Te trzysta dolarów to z pewnością duża suma pieniędzy, która sprawi, że Amy będzie mocno krwawić.
Amy otworzyła usta, ale gardło miała tak suche, że chciała mówić, lecz nie mogła.
Mogę jedynie przeboleć tę stratę w milczeniu.
Po tym, jak Luna złożyła pierwszą prośbę, szybko złożyła drugą.
„Ten dom został kupiony za lata pracy mojej mamy. Po śmierci mamy w domu zarejestrowano tylko nazwiska taty, mnie i Jasona. Nawet gdybym się ożenił, mój rejestr domowy nadal by tu był. Moją drugą prośbą jest, aby rejestr domowy Amy i Cindy nie mógł zostać przeniesiony do tego domu”.
„Ty…ty…ty…”
Tym razem Amy była tak zła, że trzęsły jej się ręce, a twarz zrobiła się czerwona.

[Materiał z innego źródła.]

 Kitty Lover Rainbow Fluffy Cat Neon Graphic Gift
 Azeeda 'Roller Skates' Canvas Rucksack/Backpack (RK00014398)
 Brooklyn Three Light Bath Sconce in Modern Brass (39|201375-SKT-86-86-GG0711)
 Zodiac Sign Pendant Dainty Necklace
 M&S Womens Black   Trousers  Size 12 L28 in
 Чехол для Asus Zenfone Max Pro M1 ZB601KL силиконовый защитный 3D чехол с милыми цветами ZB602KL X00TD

Tęskniła za miejskim hukou, aby móc jeść zboże produkowane przemysłowo w mieście.
Przez pięć lat odkąd się pobrali, Max zawsze był jej posłuszny we wszystkim, z wyjątkiem kwestii meldunku, w której nigdy nie ustąpił.
Teraz, gdy Luna wysunęła tę prośbę, nadzieje Amy na przyszłość legły w gruzach.

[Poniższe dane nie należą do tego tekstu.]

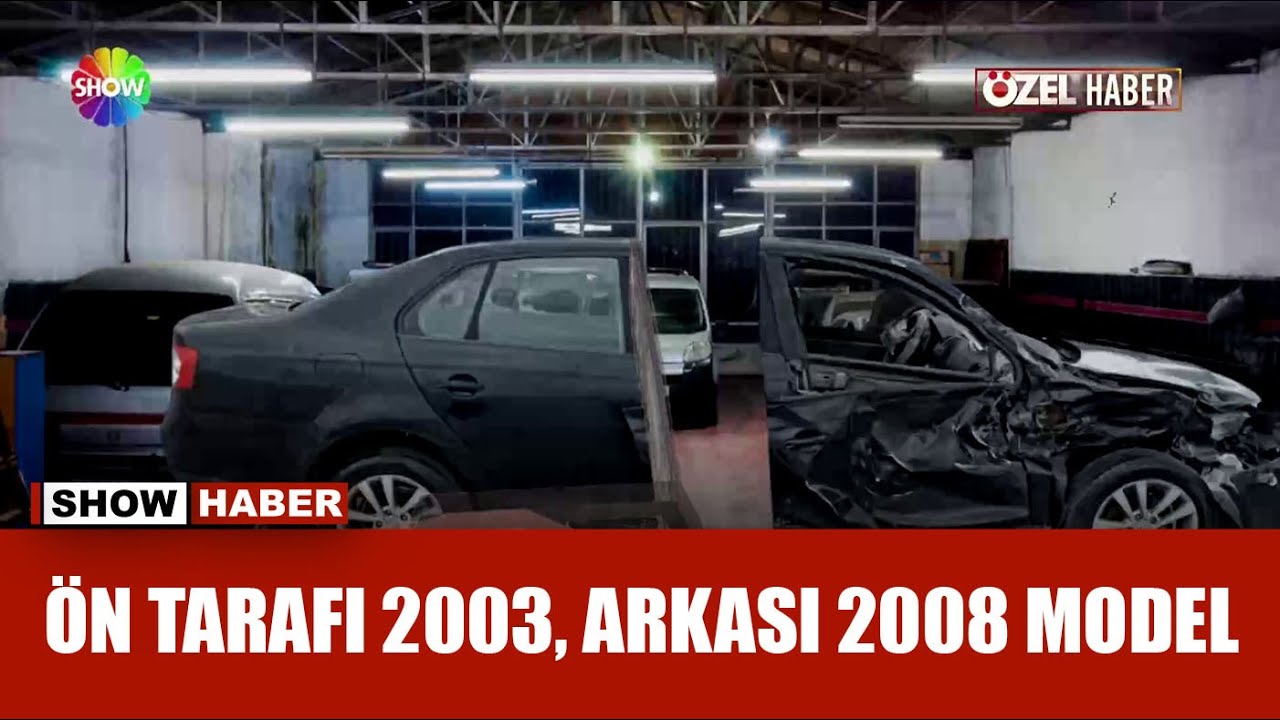 Parçalanmış 2 araçtan tek bir araç yaptılar
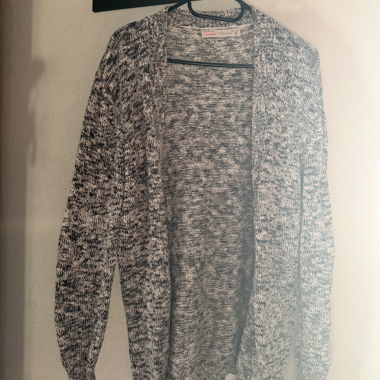 Cardigan en maille gris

Max skinął głową i zgodził się pierwszy: „Okej. Kiedy Cindy pójdzie na studia, będzie mogła przenieść swoją rejestrację gospodarstwa domowego do szkoły, a szkoła będzie rozdawać racje żywnościowe”.
W ten sposób udało się załatwić sprawę meldunkową Cindy. Gdyby Amy robiła zamieszanie z powodu rejestracji swojego gospodarstwa domowego, byłoby to nierozsądne i niezgodne z jej wyobrażeniem czystego, białego lotosu.
Mogła tylko patrzeć na Lunę z niechęcią w oczach.
W tym momencie w sercu Luny krążyła tylko jedna myśl: Jeśli pragniesz miejskiego hukou, to po prostu marzysz!